* _Objective A_: Name every bus that the Renode HDL co-simulation text lists as supported by the DPI-based method.
* _Objective B_: Write what comes next in the Renode HDL co-simulation text, starting after its last sentence.

* _Extract to read_:
++++++

Co-simulating with an HDL simulator

Renode includes two integration methods for HDL co-simulation, allowing you to connect HDL peripherals with interrupts and external interfaces, like UART Rx/Tx lines:

  • DPI-based SystemVerilog method (for simulators supporting DPI like Verilator, Questa or VCS)

  • Custom Verilator-only C++ method

Adding co-simulated blocks

The Renode side of the integration layer is a plugin called VerilatorPlugin (the name will be revised to reflect the more general nature of its function in the near future), consisting of C# classes, which initiate the communication.

Typically an instance of the VerilatedPeripheral class (to also be renamed to reflect the more general nature of the co-simulation solution, see above) corresponds to an HDL model. To add a co-simulated block to your platform, use the following snippet in your REPL file:

block: Verilated.VerilatedPeripheral @ sysbus <0x20000000, +0x100000>

DPI-based integration method

In this case, messages between Renode and an HDL simulator are transmitted over TCP sockets using the standard DPI interface supported in many simulators, including Verilator, VCS or Questa.

As the DPI layer relies on a TCP socket connection, you need to also specify the address parameter for the peripheral:

block: Verilated.VerilatedPeripheral @ sysbus <0x20000000, +0x100000>
    address: "127.0.0.1"

The HDL side uses a SystemVerilog interface which connects directly to your HDL simulation using signals specific to the bus you are simulating.

The HDL simulator has to be running before starting the simulation.

Supported buses

  • AHB

  • APB3

  • AXI4

  • AXI4-Lite

Examples

You can find examples for every supported bus with instructions on building them in the renode-dpi-examples repository. All examples have been tested both with Verilator and Questa.

++++++

* _Record list_:
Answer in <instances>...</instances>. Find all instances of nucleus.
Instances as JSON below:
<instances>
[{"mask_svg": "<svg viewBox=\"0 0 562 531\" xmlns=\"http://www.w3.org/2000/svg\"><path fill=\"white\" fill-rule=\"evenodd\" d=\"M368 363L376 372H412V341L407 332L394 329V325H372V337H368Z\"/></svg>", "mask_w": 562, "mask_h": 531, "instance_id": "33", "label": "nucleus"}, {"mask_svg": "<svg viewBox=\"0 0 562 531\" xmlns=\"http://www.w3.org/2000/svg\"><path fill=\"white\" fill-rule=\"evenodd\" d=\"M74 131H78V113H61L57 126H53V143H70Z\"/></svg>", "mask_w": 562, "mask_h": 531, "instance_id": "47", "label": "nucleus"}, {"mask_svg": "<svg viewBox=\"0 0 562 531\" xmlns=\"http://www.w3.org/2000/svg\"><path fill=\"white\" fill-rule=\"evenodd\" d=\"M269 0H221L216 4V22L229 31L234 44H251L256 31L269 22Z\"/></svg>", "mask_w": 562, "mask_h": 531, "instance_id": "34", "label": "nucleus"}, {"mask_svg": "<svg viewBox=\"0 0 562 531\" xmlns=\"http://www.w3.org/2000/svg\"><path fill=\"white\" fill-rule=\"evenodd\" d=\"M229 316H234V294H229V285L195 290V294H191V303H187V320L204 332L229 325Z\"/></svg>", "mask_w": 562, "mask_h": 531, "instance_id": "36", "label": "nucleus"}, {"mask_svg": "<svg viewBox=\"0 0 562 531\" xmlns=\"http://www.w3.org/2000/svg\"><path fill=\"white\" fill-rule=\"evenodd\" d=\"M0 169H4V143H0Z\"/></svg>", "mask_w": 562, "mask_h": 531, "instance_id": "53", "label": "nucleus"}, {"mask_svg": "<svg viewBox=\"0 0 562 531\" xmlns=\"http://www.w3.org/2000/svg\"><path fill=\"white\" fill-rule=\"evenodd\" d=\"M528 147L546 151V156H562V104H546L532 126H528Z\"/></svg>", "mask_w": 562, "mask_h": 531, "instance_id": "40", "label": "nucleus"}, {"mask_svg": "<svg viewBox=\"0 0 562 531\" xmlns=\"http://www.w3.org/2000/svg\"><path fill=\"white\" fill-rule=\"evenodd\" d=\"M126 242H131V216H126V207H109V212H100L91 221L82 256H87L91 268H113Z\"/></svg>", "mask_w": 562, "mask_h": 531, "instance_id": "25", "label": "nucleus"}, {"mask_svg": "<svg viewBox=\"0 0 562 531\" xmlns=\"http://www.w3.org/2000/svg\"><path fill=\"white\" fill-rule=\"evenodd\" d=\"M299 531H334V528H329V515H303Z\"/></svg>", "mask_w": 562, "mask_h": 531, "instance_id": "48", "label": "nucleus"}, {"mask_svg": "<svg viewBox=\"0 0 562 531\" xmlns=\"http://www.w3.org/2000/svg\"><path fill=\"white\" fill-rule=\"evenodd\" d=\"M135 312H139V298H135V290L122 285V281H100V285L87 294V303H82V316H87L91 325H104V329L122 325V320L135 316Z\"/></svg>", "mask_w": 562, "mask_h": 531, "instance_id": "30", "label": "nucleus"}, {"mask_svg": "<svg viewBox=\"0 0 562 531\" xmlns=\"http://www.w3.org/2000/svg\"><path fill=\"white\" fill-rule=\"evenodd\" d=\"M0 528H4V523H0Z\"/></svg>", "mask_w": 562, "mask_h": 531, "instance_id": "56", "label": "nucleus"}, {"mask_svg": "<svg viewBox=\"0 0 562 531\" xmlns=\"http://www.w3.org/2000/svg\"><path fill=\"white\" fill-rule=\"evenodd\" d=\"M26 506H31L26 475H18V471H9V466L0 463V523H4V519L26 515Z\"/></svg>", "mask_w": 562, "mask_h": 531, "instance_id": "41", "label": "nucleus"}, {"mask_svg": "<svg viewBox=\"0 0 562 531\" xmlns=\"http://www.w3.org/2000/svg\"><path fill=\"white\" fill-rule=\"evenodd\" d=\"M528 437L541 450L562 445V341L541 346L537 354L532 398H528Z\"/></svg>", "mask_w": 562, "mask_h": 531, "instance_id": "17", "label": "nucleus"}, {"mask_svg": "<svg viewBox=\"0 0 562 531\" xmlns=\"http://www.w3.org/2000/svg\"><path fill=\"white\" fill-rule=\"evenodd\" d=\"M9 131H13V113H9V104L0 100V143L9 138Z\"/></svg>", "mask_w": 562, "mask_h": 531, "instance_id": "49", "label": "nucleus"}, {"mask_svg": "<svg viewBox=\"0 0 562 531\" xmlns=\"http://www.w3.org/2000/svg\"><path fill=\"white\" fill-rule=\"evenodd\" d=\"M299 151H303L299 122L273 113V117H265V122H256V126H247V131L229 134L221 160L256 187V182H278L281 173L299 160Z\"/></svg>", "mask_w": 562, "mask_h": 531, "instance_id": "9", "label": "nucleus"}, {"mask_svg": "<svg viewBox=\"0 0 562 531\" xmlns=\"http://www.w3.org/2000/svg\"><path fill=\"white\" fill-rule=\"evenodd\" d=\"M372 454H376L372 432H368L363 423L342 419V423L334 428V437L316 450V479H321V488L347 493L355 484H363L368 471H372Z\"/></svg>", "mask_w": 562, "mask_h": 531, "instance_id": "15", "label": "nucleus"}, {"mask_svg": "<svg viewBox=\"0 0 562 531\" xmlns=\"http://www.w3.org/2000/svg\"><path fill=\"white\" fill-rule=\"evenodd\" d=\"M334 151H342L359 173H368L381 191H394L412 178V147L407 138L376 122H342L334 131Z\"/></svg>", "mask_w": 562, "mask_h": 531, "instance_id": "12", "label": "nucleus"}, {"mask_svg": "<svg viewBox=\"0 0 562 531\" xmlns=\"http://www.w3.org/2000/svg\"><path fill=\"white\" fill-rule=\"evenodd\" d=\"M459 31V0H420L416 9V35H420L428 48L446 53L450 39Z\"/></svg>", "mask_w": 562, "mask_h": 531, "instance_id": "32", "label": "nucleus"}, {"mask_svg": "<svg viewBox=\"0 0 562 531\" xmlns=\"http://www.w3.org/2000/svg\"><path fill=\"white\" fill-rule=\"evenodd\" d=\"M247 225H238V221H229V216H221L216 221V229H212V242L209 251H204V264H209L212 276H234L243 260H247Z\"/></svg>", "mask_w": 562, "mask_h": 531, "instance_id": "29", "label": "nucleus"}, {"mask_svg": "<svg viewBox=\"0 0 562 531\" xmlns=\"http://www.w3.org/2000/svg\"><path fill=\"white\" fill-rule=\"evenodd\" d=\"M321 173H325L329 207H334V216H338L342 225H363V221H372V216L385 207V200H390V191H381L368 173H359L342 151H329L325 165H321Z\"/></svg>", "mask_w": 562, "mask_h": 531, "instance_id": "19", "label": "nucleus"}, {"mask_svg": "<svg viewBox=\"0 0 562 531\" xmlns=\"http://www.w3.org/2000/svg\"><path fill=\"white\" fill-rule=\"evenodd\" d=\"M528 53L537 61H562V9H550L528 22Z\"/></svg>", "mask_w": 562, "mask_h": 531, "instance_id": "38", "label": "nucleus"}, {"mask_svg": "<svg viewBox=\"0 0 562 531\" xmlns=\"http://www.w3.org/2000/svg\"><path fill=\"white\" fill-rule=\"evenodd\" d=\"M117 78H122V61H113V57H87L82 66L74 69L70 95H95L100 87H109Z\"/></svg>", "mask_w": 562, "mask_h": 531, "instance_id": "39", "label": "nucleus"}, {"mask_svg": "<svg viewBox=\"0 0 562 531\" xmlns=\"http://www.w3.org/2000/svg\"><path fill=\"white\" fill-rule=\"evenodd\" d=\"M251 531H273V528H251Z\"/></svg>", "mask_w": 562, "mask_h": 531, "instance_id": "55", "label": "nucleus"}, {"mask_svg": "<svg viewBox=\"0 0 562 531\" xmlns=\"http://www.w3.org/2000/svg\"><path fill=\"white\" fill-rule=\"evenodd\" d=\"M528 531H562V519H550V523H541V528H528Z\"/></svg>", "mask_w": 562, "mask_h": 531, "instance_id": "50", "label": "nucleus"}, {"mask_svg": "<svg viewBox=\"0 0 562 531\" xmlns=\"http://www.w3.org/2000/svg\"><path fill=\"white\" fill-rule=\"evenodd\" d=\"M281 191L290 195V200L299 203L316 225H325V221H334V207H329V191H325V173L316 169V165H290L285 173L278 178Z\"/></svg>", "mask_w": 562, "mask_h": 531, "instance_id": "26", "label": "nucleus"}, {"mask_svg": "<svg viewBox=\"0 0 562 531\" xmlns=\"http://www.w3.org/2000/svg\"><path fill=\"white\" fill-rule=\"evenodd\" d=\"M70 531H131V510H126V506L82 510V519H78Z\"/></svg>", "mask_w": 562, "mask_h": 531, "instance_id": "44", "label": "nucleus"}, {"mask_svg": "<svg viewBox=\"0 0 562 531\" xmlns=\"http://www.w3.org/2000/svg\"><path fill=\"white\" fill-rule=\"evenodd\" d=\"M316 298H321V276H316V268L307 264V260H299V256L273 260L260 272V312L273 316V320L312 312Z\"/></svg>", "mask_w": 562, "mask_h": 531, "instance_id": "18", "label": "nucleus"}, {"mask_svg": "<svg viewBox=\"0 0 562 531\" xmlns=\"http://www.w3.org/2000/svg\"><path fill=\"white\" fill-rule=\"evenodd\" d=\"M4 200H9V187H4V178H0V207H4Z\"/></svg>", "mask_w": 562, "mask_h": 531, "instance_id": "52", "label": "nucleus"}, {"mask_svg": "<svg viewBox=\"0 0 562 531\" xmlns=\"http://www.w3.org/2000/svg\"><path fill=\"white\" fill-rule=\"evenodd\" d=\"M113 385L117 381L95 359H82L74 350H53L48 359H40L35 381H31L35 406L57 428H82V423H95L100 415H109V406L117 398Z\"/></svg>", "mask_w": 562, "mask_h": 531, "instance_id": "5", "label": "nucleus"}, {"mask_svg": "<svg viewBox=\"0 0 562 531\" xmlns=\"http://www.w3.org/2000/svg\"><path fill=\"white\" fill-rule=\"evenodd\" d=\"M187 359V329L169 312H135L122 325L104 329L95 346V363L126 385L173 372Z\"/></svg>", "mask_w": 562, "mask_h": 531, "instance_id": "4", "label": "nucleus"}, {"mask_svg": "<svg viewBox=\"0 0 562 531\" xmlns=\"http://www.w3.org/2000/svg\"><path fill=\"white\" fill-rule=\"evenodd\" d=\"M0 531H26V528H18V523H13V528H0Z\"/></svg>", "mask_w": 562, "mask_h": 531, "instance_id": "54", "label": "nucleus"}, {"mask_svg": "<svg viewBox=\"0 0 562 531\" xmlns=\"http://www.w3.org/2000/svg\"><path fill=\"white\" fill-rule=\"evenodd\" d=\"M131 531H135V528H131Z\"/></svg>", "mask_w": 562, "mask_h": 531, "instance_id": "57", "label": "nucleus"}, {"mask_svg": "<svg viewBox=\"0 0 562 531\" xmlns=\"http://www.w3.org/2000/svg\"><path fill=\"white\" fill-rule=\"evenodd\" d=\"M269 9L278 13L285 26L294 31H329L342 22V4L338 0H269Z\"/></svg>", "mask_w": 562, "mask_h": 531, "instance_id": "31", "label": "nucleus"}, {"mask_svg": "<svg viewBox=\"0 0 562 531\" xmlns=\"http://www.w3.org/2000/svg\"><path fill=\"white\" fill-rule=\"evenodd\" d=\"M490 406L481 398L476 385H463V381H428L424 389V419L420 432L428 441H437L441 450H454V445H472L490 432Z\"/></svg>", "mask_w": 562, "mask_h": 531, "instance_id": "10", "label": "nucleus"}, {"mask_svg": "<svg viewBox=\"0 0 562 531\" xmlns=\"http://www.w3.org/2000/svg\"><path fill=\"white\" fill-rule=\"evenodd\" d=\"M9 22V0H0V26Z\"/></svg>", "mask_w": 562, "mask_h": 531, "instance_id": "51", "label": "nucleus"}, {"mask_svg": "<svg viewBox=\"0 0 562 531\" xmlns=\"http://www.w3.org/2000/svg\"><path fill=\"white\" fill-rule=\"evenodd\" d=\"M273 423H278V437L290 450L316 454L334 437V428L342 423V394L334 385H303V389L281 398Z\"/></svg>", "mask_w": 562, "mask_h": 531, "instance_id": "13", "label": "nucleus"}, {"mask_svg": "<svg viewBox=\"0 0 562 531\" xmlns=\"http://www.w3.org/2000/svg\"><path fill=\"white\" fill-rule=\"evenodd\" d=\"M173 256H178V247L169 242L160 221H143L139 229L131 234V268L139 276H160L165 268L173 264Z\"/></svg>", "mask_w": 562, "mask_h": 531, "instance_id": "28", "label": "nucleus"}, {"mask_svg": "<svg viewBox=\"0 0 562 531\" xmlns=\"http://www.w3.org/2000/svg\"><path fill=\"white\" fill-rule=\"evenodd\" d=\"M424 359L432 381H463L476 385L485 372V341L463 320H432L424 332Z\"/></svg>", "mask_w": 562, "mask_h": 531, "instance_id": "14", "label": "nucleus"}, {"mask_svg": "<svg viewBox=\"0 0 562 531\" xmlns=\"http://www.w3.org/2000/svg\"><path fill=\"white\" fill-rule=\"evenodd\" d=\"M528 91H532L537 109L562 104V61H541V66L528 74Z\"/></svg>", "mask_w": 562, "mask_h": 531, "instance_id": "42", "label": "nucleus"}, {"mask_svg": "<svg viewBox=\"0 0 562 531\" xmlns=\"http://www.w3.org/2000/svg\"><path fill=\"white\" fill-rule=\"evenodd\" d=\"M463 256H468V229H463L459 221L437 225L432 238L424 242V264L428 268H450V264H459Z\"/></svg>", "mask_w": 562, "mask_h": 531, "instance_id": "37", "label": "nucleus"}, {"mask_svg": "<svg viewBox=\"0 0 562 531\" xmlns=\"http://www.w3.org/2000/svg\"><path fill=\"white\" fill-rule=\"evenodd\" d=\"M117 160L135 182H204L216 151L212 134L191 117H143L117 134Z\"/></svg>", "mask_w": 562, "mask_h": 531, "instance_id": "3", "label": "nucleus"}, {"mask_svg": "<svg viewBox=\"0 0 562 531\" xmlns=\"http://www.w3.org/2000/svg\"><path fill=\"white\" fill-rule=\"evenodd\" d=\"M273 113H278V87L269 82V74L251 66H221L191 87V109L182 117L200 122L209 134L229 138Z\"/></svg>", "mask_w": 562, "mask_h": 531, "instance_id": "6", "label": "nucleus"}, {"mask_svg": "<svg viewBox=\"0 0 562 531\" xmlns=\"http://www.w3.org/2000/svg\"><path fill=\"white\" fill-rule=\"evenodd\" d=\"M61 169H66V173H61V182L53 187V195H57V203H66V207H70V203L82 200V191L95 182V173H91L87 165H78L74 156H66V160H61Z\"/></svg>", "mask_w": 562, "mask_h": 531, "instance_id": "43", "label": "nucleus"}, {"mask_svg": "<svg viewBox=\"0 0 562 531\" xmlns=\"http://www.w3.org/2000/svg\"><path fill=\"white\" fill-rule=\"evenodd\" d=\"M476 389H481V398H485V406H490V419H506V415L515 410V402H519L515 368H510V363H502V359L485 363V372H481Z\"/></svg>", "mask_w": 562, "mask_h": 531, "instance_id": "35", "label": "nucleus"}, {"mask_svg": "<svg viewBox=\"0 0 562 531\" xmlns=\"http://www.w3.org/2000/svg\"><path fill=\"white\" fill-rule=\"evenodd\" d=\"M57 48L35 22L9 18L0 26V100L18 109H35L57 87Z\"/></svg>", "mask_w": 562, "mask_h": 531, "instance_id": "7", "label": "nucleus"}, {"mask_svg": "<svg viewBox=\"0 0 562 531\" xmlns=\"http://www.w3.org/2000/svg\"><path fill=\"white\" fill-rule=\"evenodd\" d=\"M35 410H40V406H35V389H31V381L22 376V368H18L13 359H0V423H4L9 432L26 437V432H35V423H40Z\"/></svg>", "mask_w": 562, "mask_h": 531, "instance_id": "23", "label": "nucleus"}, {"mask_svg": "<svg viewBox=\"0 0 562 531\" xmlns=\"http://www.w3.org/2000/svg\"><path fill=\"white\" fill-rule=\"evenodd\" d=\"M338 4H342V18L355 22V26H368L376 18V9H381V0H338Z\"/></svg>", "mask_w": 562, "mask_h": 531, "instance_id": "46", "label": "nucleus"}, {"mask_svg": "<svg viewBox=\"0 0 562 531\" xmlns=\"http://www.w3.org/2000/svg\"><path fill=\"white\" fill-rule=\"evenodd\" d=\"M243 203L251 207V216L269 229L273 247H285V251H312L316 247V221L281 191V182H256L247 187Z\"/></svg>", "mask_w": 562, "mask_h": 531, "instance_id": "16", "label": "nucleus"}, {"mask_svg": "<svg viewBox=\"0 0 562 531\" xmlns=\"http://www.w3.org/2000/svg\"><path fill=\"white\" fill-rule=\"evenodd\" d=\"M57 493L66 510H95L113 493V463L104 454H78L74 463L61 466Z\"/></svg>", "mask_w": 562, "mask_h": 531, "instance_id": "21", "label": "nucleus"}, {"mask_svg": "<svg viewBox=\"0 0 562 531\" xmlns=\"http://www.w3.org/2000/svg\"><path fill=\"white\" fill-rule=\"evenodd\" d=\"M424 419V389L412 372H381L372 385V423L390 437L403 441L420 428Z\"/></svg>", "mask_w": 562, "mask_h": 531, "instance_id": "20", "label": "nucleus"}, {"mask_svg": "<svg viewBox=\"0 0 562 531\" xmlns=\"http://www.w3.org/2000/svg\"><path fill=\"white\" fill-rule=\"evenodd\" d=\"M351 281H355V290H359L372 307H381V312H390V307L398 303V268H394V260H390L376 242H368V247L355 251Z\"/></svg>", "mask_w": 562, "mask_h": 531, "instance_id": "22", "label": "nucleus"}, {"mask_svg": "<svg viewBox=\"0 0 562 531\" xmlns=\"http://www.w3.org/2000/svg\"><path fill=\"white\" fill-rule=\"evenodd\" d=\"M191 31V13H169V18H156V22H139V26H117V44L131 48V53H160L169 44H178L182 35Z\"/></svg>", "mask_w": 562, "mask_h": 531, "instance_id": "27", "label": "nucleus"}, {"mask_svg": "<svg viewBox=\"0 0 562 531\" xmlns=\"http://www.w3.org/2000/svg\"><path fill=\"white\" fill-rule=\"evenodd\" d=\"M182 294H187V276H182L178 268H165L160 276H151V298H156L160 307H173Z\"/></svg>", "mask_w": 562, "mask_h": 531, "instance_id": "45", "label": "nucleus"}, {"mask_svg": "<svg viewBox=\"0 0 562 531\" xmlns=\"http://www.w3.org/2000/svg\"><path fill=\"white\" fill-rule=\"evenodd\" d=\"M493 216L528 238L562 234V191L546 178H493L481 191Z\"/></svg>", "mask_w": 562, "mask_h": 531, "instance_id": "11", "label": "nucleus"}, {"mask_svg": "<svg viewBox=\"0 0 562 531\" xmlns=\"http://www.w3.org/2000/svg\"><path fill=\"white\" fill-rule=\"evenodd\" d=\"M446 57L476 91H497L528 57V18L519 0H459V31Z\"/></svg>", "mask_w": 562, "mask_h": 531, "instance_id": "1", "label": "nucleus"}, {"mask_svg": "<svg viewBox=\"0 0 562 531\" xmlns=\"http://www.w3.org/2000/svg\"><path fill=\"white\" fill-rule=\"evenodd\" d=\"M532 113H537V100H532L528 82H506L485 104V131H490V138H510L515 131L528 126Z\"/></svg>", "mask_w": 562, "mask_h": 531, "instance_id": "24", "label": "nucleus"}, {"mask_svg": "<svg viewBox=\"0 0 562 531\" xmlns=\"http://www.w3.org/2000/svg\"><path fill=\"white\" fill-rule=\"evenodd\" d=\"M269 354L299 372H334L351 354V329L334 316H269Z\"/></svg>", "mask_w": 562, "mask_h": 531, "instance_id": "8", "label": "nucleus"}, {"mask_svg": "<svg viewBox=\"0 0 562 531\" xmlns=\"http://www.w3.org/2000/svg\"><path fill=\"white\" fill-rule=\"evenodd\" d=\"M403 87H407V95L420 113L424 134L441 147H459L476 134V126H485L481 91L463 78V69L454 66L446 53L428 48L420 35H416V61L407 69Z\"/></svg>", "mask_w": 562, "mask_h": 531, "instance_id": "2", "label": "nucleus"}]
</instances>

++++++

* _Final result A_: AHB, APB3, AXI4, AXI4-Lite

* _Final result B_:
Custom, direct integration metod (Verilator-only)

When using Verilator, you can also compile your HDL simulation as a dynamic library and link it with Renode at runtime, instead of using TCP sockets. Renode can spawn or link a simulation on its own.

Note

You shouldn’t specify the address parameter for a peripheral that is connected as a dynamic library.

To interface your HDL simulation with Renode you need to connect signals of your HDL design with a C++ interface.

Supported buses

  • APB3

  • AXI4

  • AXI4-Lite

  • Wishbone

  • CFU Custom Function Unit interface

Examples

You can find many examples of verilated peripheral models such as CFU, UART, RAM, and even a CPU in the renode-verilator-integration repository. For detailed instructions on how to build models from the repository or your own, see Co-simulating your verilated model.

Connecting to verilated models

When using Verilator, your HDL models are first translated to C++ (or ‘verilated’) and then compiled.

Renode comes with several .resc files that use HDL models precompiled in this way (we also sometimes call them ‘verilated’ in their compiled form, to explain their origin), like a verilated UART model or verilated Ibex.

The Monitor command used to load the verilated model library depends on your host OS. On Linux, to add a precompiled FastVDMA HDL model to a peripheral named dma, you would run:

dma SimulationFilePathLinux @https://dl.antmicro.com/projects/renode/zynq-fastvdma_libVfastvdma-Linux-x86_64-1246779523.so-s_2057616-93e755f7d67bc4d5ca33cce6c88bbe8ea8b3bd31

You you can use SimulationFilePathLinux, SimulationFilePathMacOS, and SimulationFilePathWindows in the same script if you want to provide different payloads for different OSes, making the script multi-platform. Renode will select the one that matches your host OS.

If you are interested in just a single operating system, you can simply use SimulationFilePath and Renode will interpret it as a model matching your current OS.

By convention, we host two types of precompiled models:

  • models prefixed with V use the socket based integration

  • models prefixed with libV communicate with Renode via library calls

Most of the built-in scripts use binaries with the libV prefix.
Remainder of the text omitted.